__What you need to do__.
a. Say whether each statement agrees with the text on the painting, giving yes or no and quoting the deciding words: (i) The art foundation course took place in Farnham in 1991. (ii) The painting currently hangs beside the piano. (iii) Large brushes were used on the large canvas.
b. Please write out the passage of the text on the painting between "In the final" and "on the horizon.", inclusive.

━━━━━ Text

I decided to follow the textures of each surface, enjoy the challenges they brought, and tried to keep the light touch of the pale blue hut on the roof of the building in the left foreground. This was my starting point; my first question and answer. Working on such a scale I had to make a choice regarding my approach and follow it through. I am reminded of Sir Stanley Spencer’s paintings in the Stanley Spencer Gallery, Cookham, such as the unfinished Christ Preaching at Cookham Regatta (1952-59), where we can appreciate his working process, starting in one part of the canvas and completing each section piece by piece following his initial drawing. I also love the work in progress photographs of the marvellous Spanish photorealist artist Jesús Lozano Saorin whose watercolours reflect a loving eye for light and texture, starting with detailed drawings before working from weathered walls towards the fine details. In this sense the painting is finished once the intention is complete, in my case the intention as it is conceived in the pale blue hut. At the same time, it is dificult to appreciate an area until it is seen in the context of the whole, and there are a handful of areas I knew I wanted to return to; answers that came to me during the many hours of looking.

On my art foundation course in Farnham back in 1991 I remember a visiting artist talking about his work and after showing a large pointallist painting he’d done he recommended all artists should do at least one in this style. This is about taking you out of your comfort zone and forcing you to really consider light and colour in a new way. As an artist who has often used large brushes, poured paint and washes, rags, wax and other materials, using only size 2 to 4 brushes on a large canvas has been a big challenge.


A WINDOW ONTO THE WORLD

For me painting is not about finding a style of one’s own but rather a way of engaging with the world. I love how the story of the painting has run in parallel with other creative projects. How one day I find myself running in the painting, how the painting now hangs on our wall in a flat where we only have windows in the ceiling and only see sky and it is like a window onto our neighbouhood, how it has influenced a series of much looser, abstract watercolours, and how its story continues.



Open Studio in CRA, Matadero Madrid, July 2021

In the final two months of the Residency in Matadero Madrid, I was working on a new poetry film with collaborations from friends, artists and poetry filmmakers Sarah Tremlett and Eduardo Yagüe. Inspired by my poem 'La exposción' (The Exhibition), it is an irreverant take on the art world with a childlike viewpoint and the final scene features the Argentinian actor Ignacio Kowalski looking at the painting 'Los Tejados' in a gallery. The poetry film 'La exposición' has been submitted to film festivals and has yet to receive its premiere but you can watch the trailer here:



The painting currently hangs beside the piano, so the nearest roof tiles often catch my eye as I'm playing, and if the light is right they draw my eye into their heavy terracota textures that echo the tiles on the apartments further away, and up into the distant trees and towerblocks on the horizon.


UPDATE, 9 MAY 2023

Last Saturday we were in the cinema Artistic Metropol in Madrid watching my film 'La exposición', and the final scene with the wonderful interaction of Ignacio Kowalski with the painting. It's the first time I'd watched it in a cinema and I thought it worked really well.


Jesús Pulpón filming, Madrid, 2022

And last year the Spanish film director Jesús Pulpón asked me and Lilián if we could participate in a film he is working on. We went to Munich for the filming. One thing led to another and he decided to visit us in Madrid and film details of the painting. His film is still a work in progress but I love the fact that my painting is already featured in two films! I've previously had one of my abstract paintings filmed in Shepperton Studios in the UK for an ambient music video. In that case we poured water over the surface and the cameraman played with the reflections and movement. I wonder what further surprises my painting will bring!

━━━━━━━━━━
━━━━━ Stored data

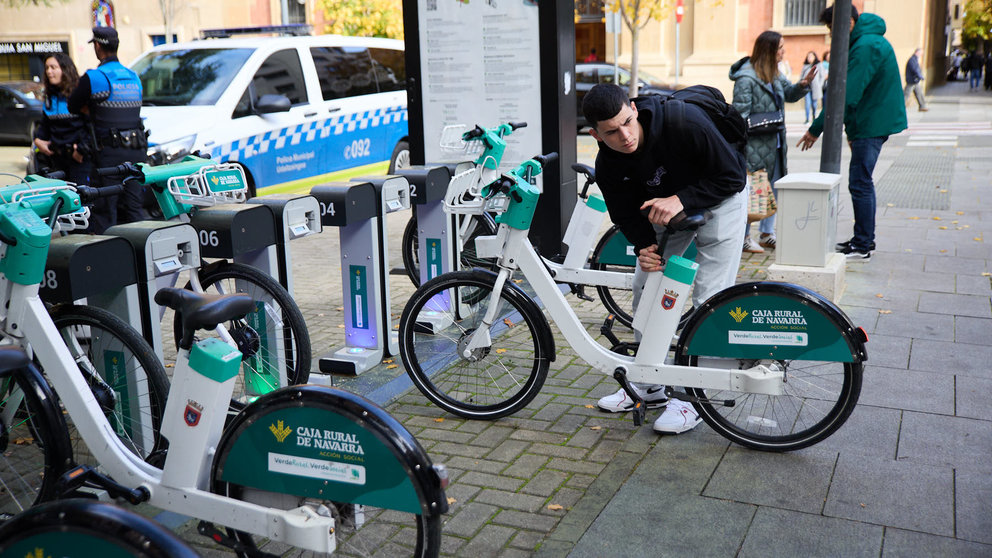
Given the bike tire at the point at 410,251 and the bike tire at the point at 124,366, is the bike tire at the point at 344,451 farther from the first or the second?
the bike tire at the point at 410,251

━━━━━━━━━━
━━━━━ Stored data

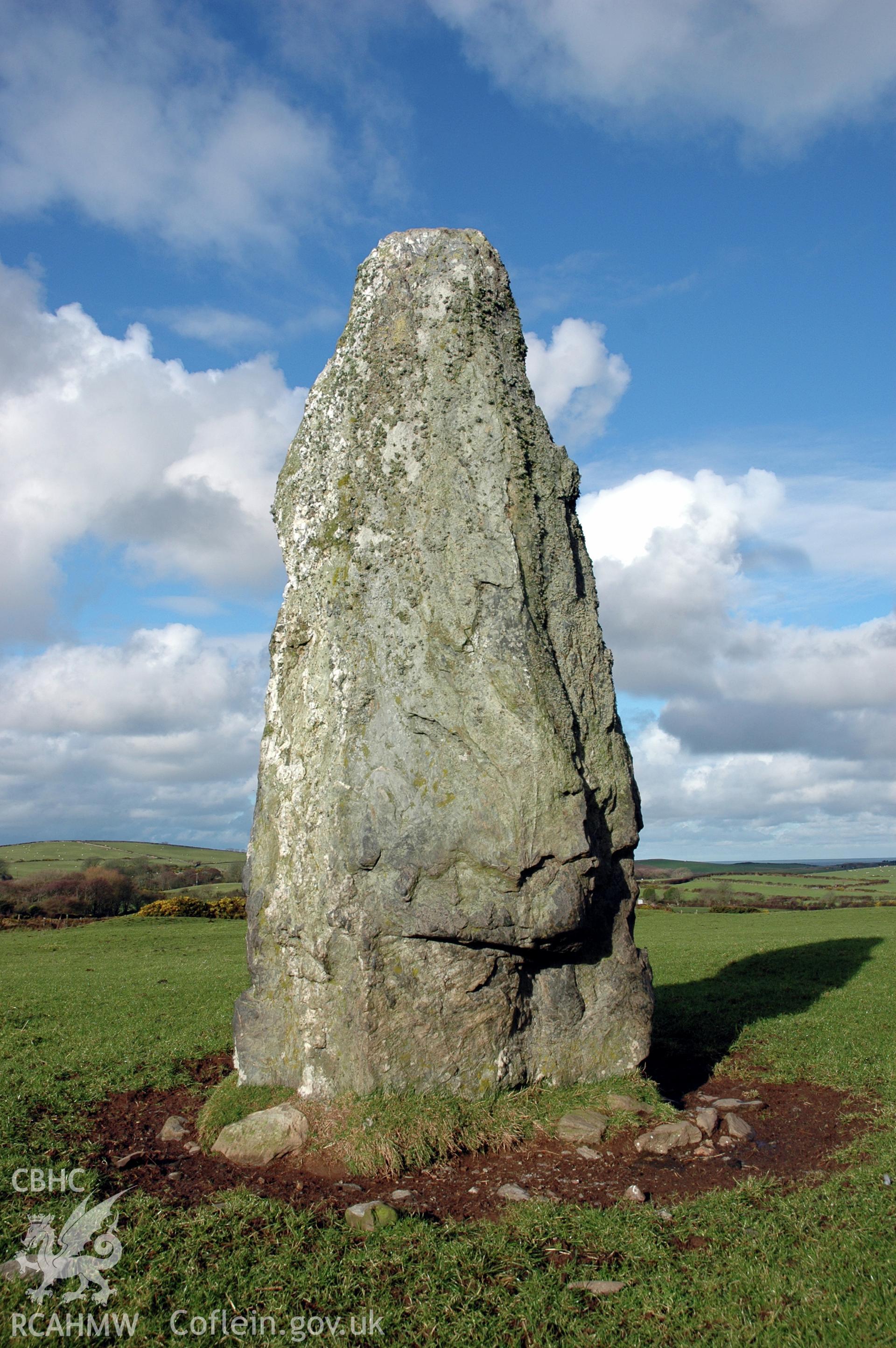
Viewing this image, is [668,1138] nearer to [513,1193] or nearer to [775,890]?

━━━━━━━━━━
━━━━━ Stored data

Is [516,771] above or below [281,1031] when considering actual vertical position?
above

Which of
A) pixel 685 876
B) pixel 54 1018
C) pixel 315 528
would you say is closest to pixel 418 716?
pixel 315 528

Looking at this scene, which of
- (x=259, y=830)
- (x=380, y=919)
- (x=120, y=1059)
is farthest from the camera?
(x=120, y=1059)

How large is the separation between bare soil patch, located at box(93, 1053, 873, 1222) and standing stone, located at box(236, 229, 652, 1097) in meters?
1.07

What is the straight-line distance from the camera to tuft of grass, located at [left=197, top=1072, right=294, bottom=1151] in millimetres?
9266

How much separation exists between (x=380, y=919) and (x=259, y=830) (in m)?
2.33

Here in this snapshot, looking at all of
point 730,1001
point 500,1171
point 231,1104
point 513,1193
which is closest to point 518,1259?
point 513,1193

━━━━━━━━━━

__Responses to the tasks__.
a.
(i) Yes: "On my art foundation course in Farnham back in 1991"
(ii) Yes: "The painting currently hangs beside the piano"
(iii) No: "using only size 2 to 4 brushes on a large canvas"

b.
In the final two months of the Residency in Matadero Madrid, I was working on a new poetry film with collaborations from friends, artists and poetry filmmakers Sarah Tremlett and Eduardo Yagüe. Inspired by my poem 'La exposción' (The Exhibition), it is an irreverant take on the art world with a childlike viewpoint and the final scene features the Argentinian actor Ignacio Kowalski looking at the painting 'Los Tejados' in a gallery. The poetry film 'La exposición' has been submitted to film festivals and has yet to receive its premiere but you can watch the trailer here:



The painting currently hangs beside the piano, so the nearest roof tiles often catch my eye as I'm playing, and if the light is right they draw my eye into their heavy terracota textures that echo the tiles on the apartments further away, and up into the distant trees and towerblocks on the horizon.